Russian borrowers are known for chasing price and size over investor diversification and last week’s market reopener from B1/B+ rated Rusal, the world's second largest aluminium producer, demonstrated that point. The issuer printed a $600m five year note at 5.125% (expected ratings of Ba3/B+), which the leads acknowledged was a particularly tight level. But the deal underperformed on the break and is yet to recover to par.
Indeed, Polyus's own tightly priced bond from October is yet to recover to par. And it looked to be a case of history repeating itself for the Ba1/BB-/BB- company on Tuesday when it revised guidance down to 5.1%-5.25% for the six year note from 5.25%-5.5% initial price thoughts.
But instead of printing at the tight end, the issuer opted to take $800m at the wider end of guidance.
“Our objective with guidance was to offer the issuer the choice between a smaller deal at the tight end, or a larger deal at the wider, but still ambitious and comfortable price,” said Dmitry Gladkov, head of DCM at Renaissance Capital. “That was the rationale.”
This conundrum was quickly answered by drop outs from the order book.
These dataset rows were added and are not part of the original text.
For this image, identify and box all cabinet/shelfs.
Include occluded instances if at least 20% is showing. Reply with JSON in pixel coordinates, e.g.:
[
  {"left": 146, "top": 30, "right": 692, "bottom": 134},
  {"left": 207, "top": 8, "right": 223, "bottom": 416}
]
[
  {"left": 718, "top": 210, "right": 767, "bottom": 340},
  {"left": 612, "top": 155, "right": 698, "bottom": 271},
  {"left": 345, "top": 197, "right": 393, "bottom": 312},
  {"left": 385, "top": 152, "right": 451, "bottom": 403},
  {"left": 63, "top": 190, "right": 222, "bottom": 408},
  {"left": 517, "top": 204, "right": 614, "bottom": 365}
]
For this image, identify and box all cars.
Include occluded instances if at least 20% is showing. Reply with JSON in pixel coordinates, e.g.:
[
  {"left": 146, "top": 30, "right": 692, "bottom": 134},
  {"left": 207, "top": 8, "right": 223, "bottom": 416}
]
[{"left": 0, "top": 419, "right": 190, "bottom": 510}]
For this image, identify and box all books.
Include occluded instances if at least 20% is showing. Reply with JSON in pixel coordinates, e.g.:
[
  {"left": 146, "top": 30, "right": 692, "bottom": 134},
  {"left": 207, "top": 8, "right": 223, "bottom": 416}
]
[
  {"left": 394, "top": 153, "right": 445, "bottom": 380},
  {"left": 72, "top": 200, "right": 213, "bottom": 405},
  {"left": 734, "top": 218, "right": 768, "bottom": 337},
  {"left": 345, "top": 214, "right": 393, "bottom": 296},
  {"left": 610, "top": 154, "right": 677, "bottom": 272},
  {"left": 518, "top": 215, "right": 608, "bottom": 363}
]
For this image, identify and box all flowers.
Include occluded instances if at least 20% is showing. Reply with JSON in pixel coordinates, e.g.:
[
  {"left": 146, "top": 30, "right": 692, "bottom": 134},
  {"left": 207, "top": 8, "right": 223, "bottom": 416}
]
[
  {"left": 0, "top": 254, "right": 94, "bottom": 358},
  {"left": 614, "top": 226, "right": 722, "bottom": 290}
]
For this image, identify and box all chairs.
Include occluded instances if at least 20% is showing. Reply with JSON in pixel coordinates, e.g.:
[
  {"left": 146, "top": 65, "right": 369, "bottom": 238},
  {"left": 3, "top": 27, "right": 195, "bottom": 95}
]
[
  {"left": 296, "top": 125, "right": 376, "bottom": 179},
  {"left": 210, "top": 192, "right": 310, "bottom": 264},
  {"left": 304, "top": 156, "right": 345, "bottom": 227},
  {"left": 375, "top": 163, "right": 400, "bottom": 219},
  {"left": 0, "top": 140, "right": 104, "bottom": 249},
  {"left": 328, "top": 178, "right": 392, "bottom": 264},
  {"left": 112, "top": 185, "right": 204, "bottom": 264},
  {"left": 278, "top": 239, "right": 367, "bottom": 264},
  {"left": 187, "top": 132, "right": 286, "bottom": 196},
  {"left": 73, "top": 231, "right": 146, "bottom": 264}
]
Orders of $1.7bn at initial price thoughts, fell to $1.3bn by the guidance stage.
“We had plenty of push-back and the book dropped considerably when we tightened,” said another banker on the trade. “We needed to make a judgement call — do we go for the tighter price, or the bigger size, and provide secondary market liquidity?”
An investor watching the trade said the strategy was a strange one.
“Under normal circumstances the guidance would imply pricing of 5.1%,” he said. “There must have been some big investor who pushed them to pay up.”
“It used to be a good company but now the leverage has gone up,” he said. “It is a better equity story.”
The 5.25% landing point was still deemed tight by analysts and the leads said no new issue concession was paid. Polyus Gold has outstanding 2020s which were quoted at 240bp over mid-swaps and 2022s which were 300bp over on Tuesday.
Russian investors took 57%, Continental Europe 13%, UK 12%, US 9%, and Swiss 9%. Asset managers and funds accounted for 39%, banks and private banks accounted for 61%.